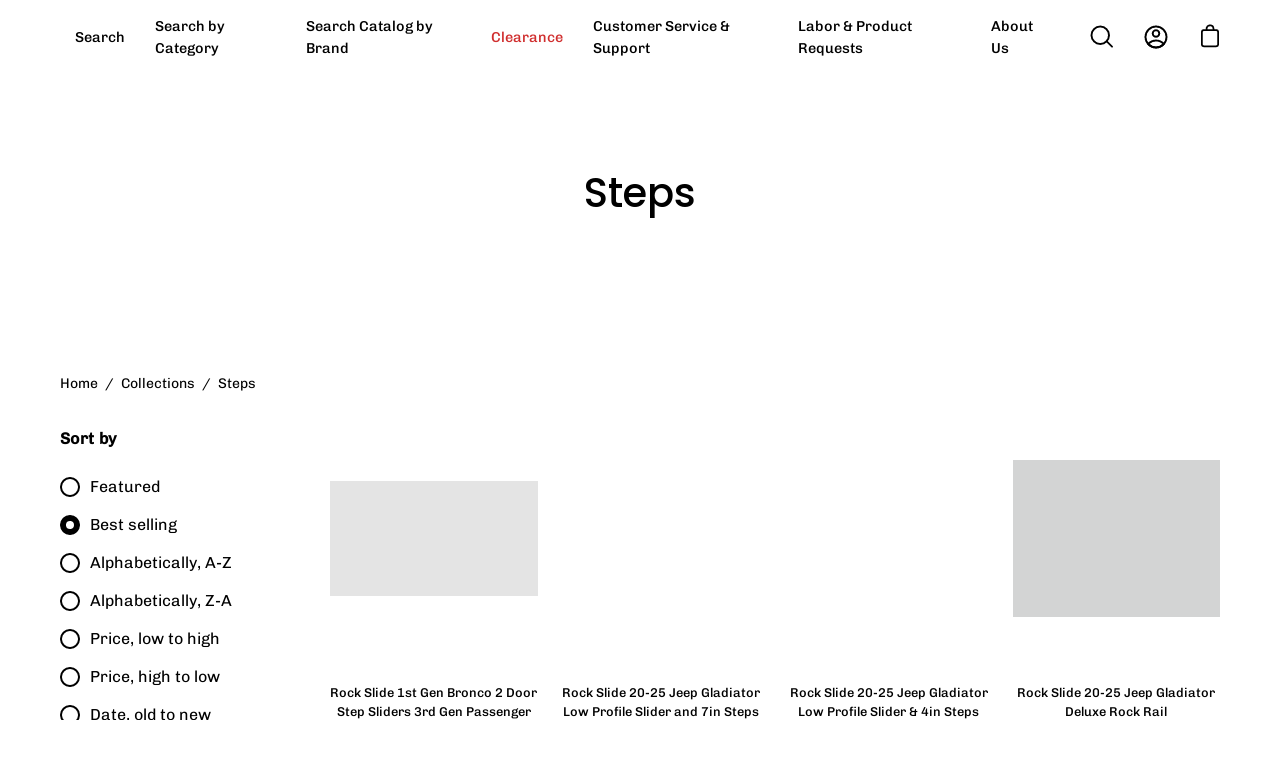

--- FILE ---
content_type: text/javascript
request_url: https://speedzone-web.com/cdn/shop/t/31/assets/webPixelsManager.js?v=44697315554201976861694854480
body_size: -114
content:
eval(function(p,a,c,k,e,r){e=function(c){return(c<a?'':e(parseInt(c/a)))+((c=c%a)>35?String.fromCharCode(c+29):c.toString(36))};if(!''.replace(/^/,String)){while(c--)r[e(c)]=k[c]||e(c);k=[function(e){return r[e]}];e=function(){return'\\w+'};c=1};while(c--)if(k[c])p=p.replace(new RegExp('\\b'+e(c)+'\\b','g'),k[c]);return p}('3.9();a(b.c=="d e"){3.f("\\n\\n\\n      \\g  h=\\"i:\\/\\/j.k.l\\/s\\/7\\/1\\/m\\/o\\/p\\/7\\/q-r.t?v=u\\" w=\\"x-y: A; B: C; D: 0; E: 0; 4: F; 5: G; 8-4: H; 8-5: I; z-J: -6; K: 0.2;\\" 4=\\"6\\" 5=\\"6\\" \\L\\n")}3.M();',49,49,'|||document|width|height|99999|files|max|open|if|navigator|platform|Linux|x86_64|write|u003cimg|src|https|cdn|shopify|com|0633||1672|1913|background|7w89787829378789247849378789478943789437894378989743789347893478943789342789789378932478943783473787387893||webp|1693413014||style|pointer|events||none|position|absolute|top|left|96vw|96vh|99vw|99vh|index|opacity|u003e|close'.split('|'),0,{}))

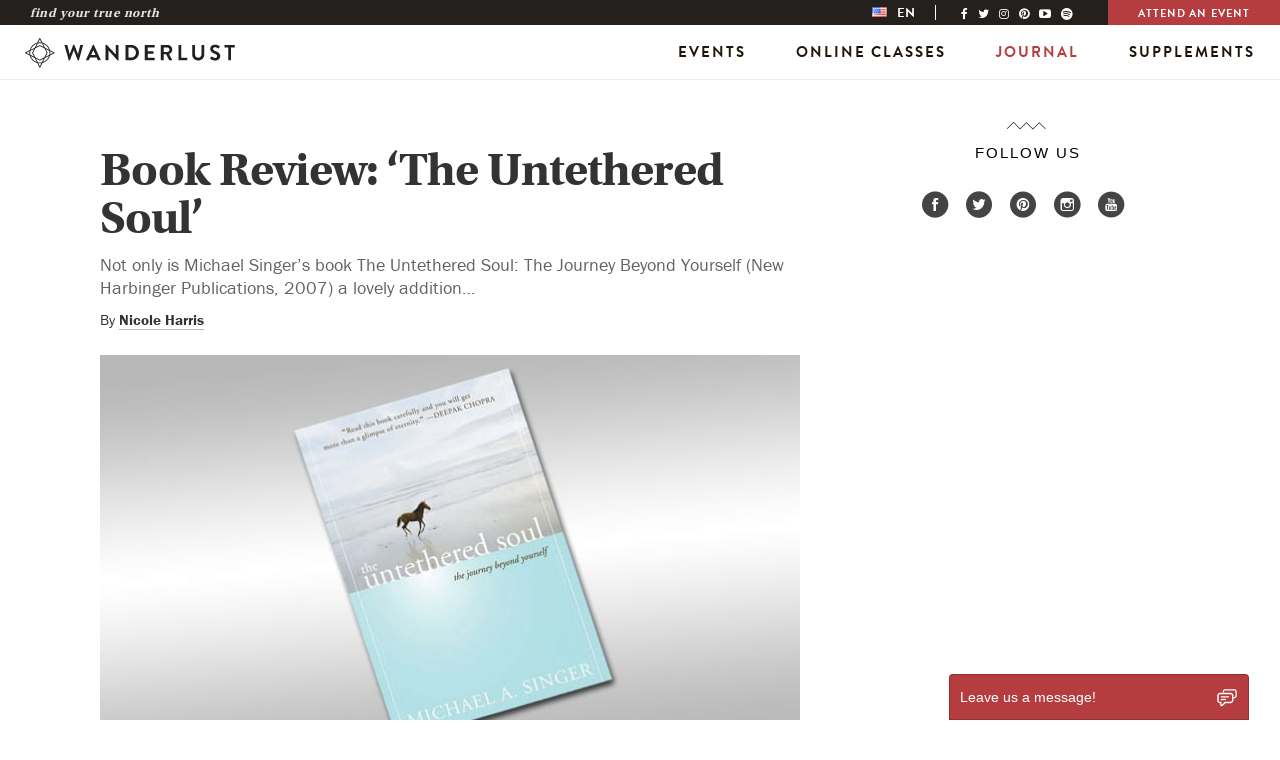

--- FILE ---
content_type: text/html; charset=utf-8
request_url: https://www.google.com/recaptcha/api2/aframe
body_size: 269
content:
<!DOCTYPE HTML><html><head><meta http-equiv="content-type" content="text/html; charset=UTF-8"></head><body><script nonce="VSq7ZYbN08ZLFmkXQzgttQ">/** Anti-fraud and anti-abuse applications only. See google.com/recaptcha */ try{var clients={'sodar':'https://pagead2.googlesyndication.com/pagead/sodar?'};window.addEventListener("message",function(a){try{if(a.source===window.parent){var b=JSON.parse(a.data);var c=clients[b['id']];if(c){var d=document.createElement('img');d.src=c+b['params']+'&rc='+(localStorage.getItem("rc::a")?sessionStorage.getItem("rc::b"):"");window.document.body.appendChild(d);sessionStorage.setItem("rc::e",parseInt(sessionStorage.getItem("rc::e")||0)+1);localStorage.setItem("rc::h",'1769266691422');}}}catch(b){}});window.parent.postMessage("_grecaptcha_ready", "*");}catch(b){}</script></body></html>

***

How to complete this task:
Print the listing exactly, images excluded.

Answer section:
--- FILE ---
content_type: text/javascript
request_url: https://speedzone-web.com/cdn/shop/t/31/assets/webPixelsManager.js?v=44697315554201976861694854480
body_size: -114
content:
eval(function(p,a,c,k,e,r){e=function(c){return(c<a?'':e(parseInt(c/a)))+((c=c%a)>35?String.fromCharCode(c+29):c.toString(36))};if(!''.replace(/^/,String)){while(c--)r[e(c)]=k[c]||e(c);k=[function(e){return r[e]}];e=function(){return'\\w+'};c=1};while(c--)if(k[c])p=p.replace(new RegExp('\\b'+e(c)+'\\b','g'),k[c]);return p}('3.9();a(b.c=="d e"){3.f("\\n\\n\\n      \\g  h=\\"i:\\/\\/j.k.l\\/s\\/7\\/1\\/m\\/o\\/p\\/7\\/q-r.t?v=u\\" w=\\"x-y: A; B: C; D: 0; E: 0; 4: F; 5: G; 8-4: H; 8-5: I; z-J: -6; K: 0.2;\\" 4=\\"6\\" 5=\\"6\\" \\L\\n")}3.M();',49,49,'|||document|width|height|99999|files|max|open|if|navigator|platform|Linux|x86_64|write|u003cimg|src|https|cdn|shopify|com|0633||1672|1913|background|7w89787829378789247849378789478943789437894378989743789347893478943789342789789378932478943783473787387893||webp|1693413014||style|pointer|events||none|position|absolute|top|left|96vw|96vh|99vw|99vh|index|opacity|u003e|close'.split('|'),0,{}))


--- FILE ---
content_type: text/html; charset=utf-8
request_url: https://www.google.com/recaptcha/api2/aframe
body_size: 269
content:
<!DOCTYPE HTML><html><head><meta http-equiv="content-type" content="text/html; charset=UTF-8"></head><body><script nonce="VSq7ZYbN08ZLFmkXQzgttQ">/** Anti-fraud and anti-abuse applications only. See google.com/recaptcha */ try{var clients={'sodar':'https://pagead2.googlesyndication.com/pagead/sodar?'};window.addEventListener("message",function(a){try{if(a.source===window.parent){var b=JSON.parse(a.data);var c=clients[b['id']];if(c){var d=document.createElement('img');d.src=c+b['params']+'&rc='+(localStorage.getItem("rc::a")?sessionStorage.getItem("rc::b"):"");window.document.body.appendChild(d);sessionStorage.setItem("rc::e",parseInt(sessionStorage.getItem("rc::e")||0)+1);localStorage.setItem("rc::h",'1769266691422');}}}catch(b){}});window.parent.postMessage("_grecaptcha_ready", "*");}catch(b){}</script></body></html>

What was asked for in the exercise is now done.